ドコモは、2月2日に2023年から実施している通信品質の改善に関する進捗(しんちょく)状況を発表した。同社のユーザーが“パケ詰まり”をSNSなどで訴えるようになり始めたのは、2023年のこと。その声は日増しに増え、4月には対応策の発表を余儀なくされた。コロナ禍が終わった結果としての人流の戻りを過小評価していたのがその理由。増え続けるトラフィックに対し、キャパシティーの大きな5Gエリアの拡大も追い付いていなかった。
2023年7月ごろには東京都内の主要なターミナル駅付近で周波数分散や基地局ごとのカバー範囲の見直し、5Gエリアを拡大することで一定の改善効果は得られていたものの、トラフィックの増加と対策がいたちごっこになっていた感もある。2023年10月には、全国2000カ所の“点”や、鉄道動線などの“線”で品質を改善することを発表。2023年末に、その90%を完了する見込みを明かしていた。2日に開催された記者会見は、その答え合わせの場となった。
では、通信品質は実際、どの程度改善されたのか。ドコモの発表とともに、そこから見えてきた今後の課題も確認していきたい。
2023年4月ごろから通信品質の改善を進めてきたドコモだが、当初からその場所を約2000カ所と特定。10月の発表時には、その7割に対策を施していた。トラフィックが集中する場所での周波数分散を進めるというのが、その1つ。これは、800MHz帯などのカバー範囲が広いプラチナバンドに通信が集中するのを防ぐためだ。場所によっては、混雑が激しい場所では複数の周波数帯を束ねて高速化するキャリアアグリゲーションも、あえて解除するといった対策を取ってきた。
また、基地局ごとの負荷を平準化させるため、アンテナの角度や電波の出力を調整、電波の指向性も変更して、エリアをチューニングしている。これらはあくまで対症療法と呼べる措置だが、トラフィックが不足する場所に関しては、5Gや4Gの基地局を増設して、根本的に容量を増やしている。実際、東京都の渋谷駅近辺では、新たに5Gの基地局が設置され、5Gを単独で利用する5G SAも導入。スループットを大幅に改善した実績がある。
2023年末までに2000カ所の9割を対策するとしていたドコモだが、実際はどうだったのか。同社の常務執行役員 ネットワーク本部長の小林宏氏は、「12月の計画を若干超える進捗」と語る。目標値を超えたのは、数十カ所。「設備対応が短期間では難しいと考えていたところで、期間中にできた場所がある」(同)というのが、上積みの理由だ。実数にすると、1800カ所を超えるエリアの対策が終わった格好だ。

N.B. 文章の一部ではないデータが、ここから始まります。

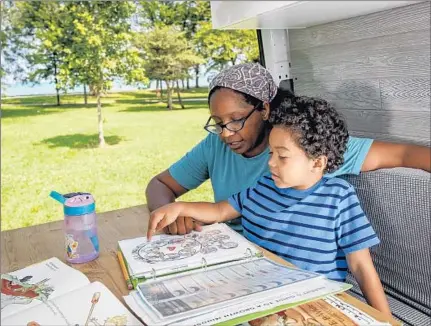  ?? BRIAN CASSELLA/CHICAGO TRIBUNE ?? Tiana Kubik works on a lesson with her son, Griffin, 6, inside their van while parked at Chicago’s Montrose Harbor.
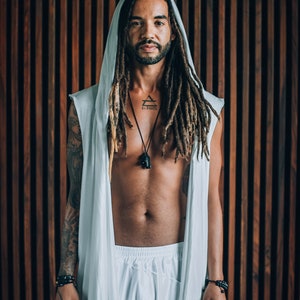 May include: A person with long dreadlocks is wearing a white hooded robe with a sleeveless design. They have a tattoo on their chest that says "Elevate" with a triangle symbol. They are wearing a black necklace with a pendant.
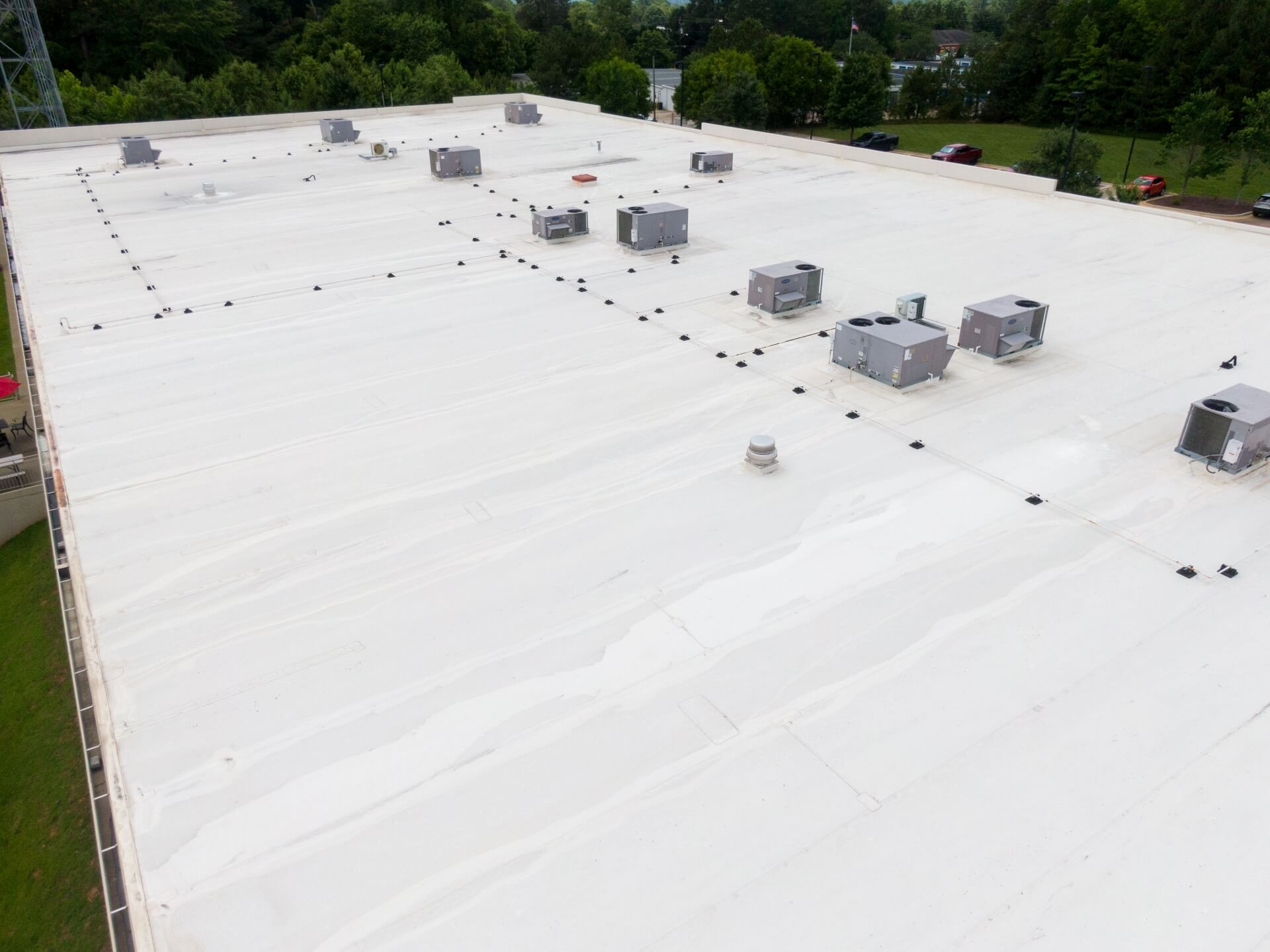 A large, flat white commercial rooftop with several HVAC units and vents showcases expert flat roofing New Orleans style, surrounded by green trees and a parking lot with a few cars in the background.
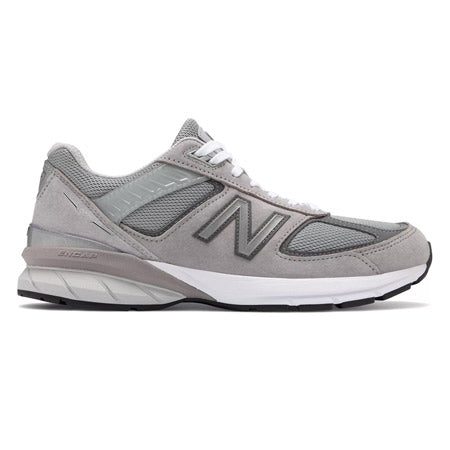 A side view of a grey New Balance NEW BALANCE 990V5 GREY - MENS running shoe with white laces and a white sole, featuring a large "N" logo on the side and ENCAP midsole technology.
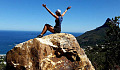 турист сидит на вершине огромной скалы с триумфально поднятыми руками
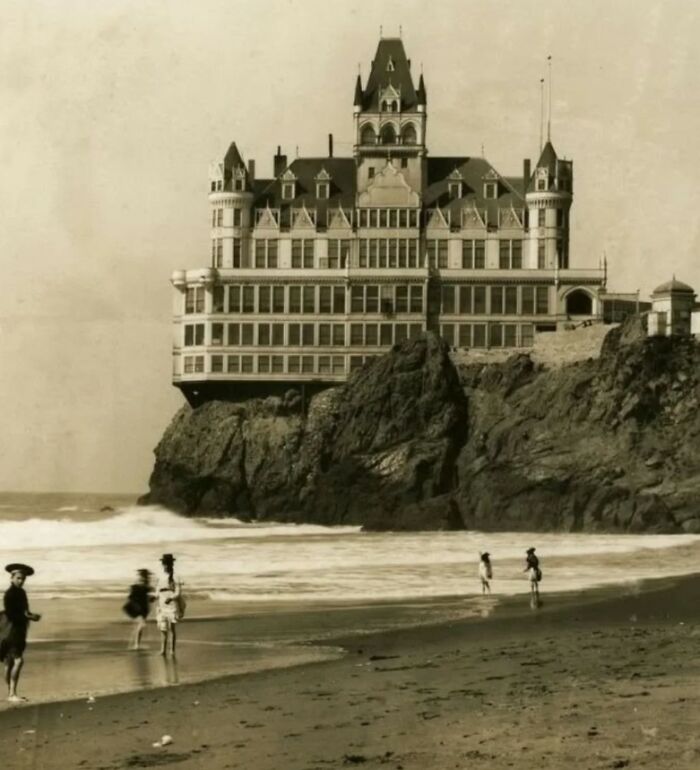 Old architecture featuring a grand historic building perched on a rocky coastline with people walking on the beach.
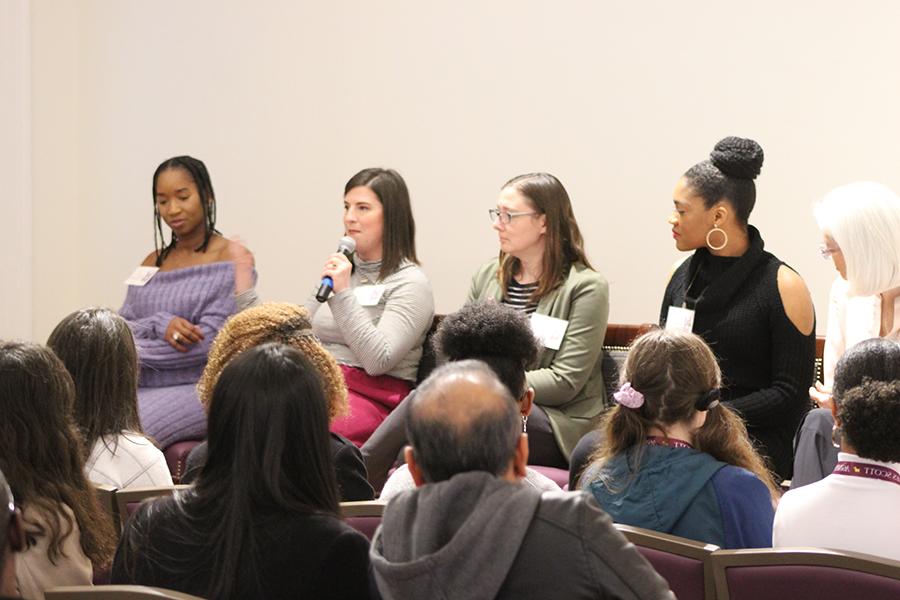 Four Agnes Scott alums with microphones speak in a panel.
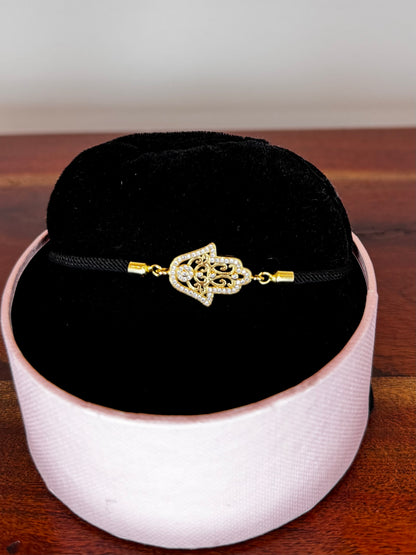 Gold bracelet with a decorative clasp on a black cord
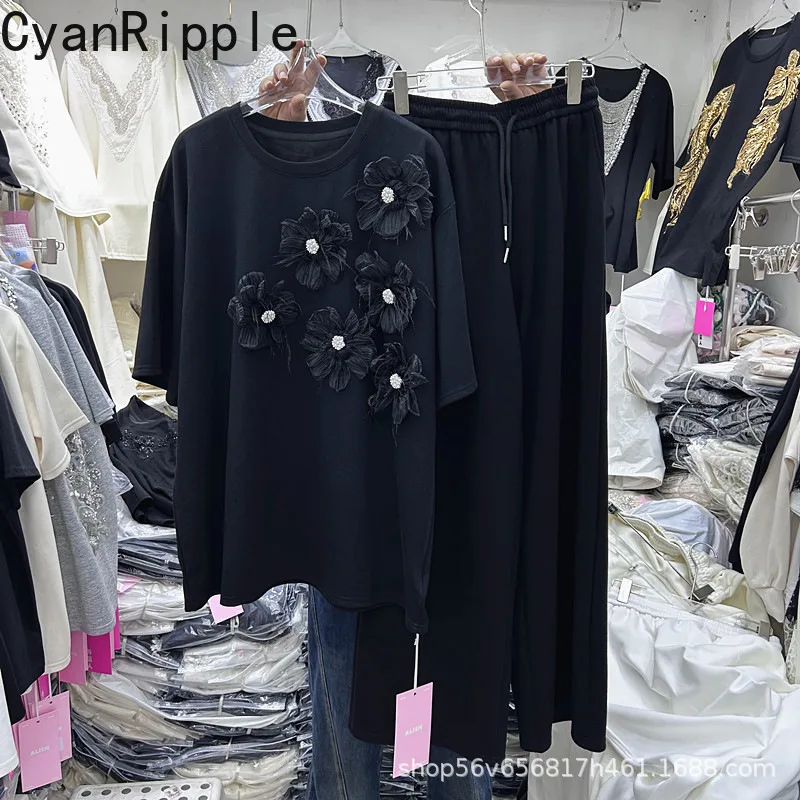 

Новый весенне-летний женский комплект из двух предметов: белая футболка с коротким рукавом и цветочным узором из бисера + повседневные прямые брюки с эластичным поясом и широкими штанинами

残る1割弱は、新規基地局の「設置対応が必要になるので、長期化すると考えていた」(同)。都市部における基地局は、ビルや電柱などに設置することが多く、地権者やビルオーナーとの交渉が必要になる。耐荷重などの制限もあり、ドコモの一存では設置できない場合もある。こうしたエリアに関しては、「引き続き設置場所のオーナーなどとの調整しながら、速やかに対応していきたい」(同)というのがドコモの方針だ。
9割の対応を終えたことで、平均スループットも一定程度向上したという。実際、最も混雑した時間帯でも、改善を施した場所に関しては1.7倍ほど速度が向上したという。また、東京都内だけでなく、大阪府の大阪駅や愛知県の名古屋駅でも、アンテナの位置変更や5Gの増設、エリアチューニングなどを行い、スループットが向上したという。例えば、大阪駅では最繁時でも5Gで70Mbps以上、名古屋駅では30Mbps以上の速度が出ているという。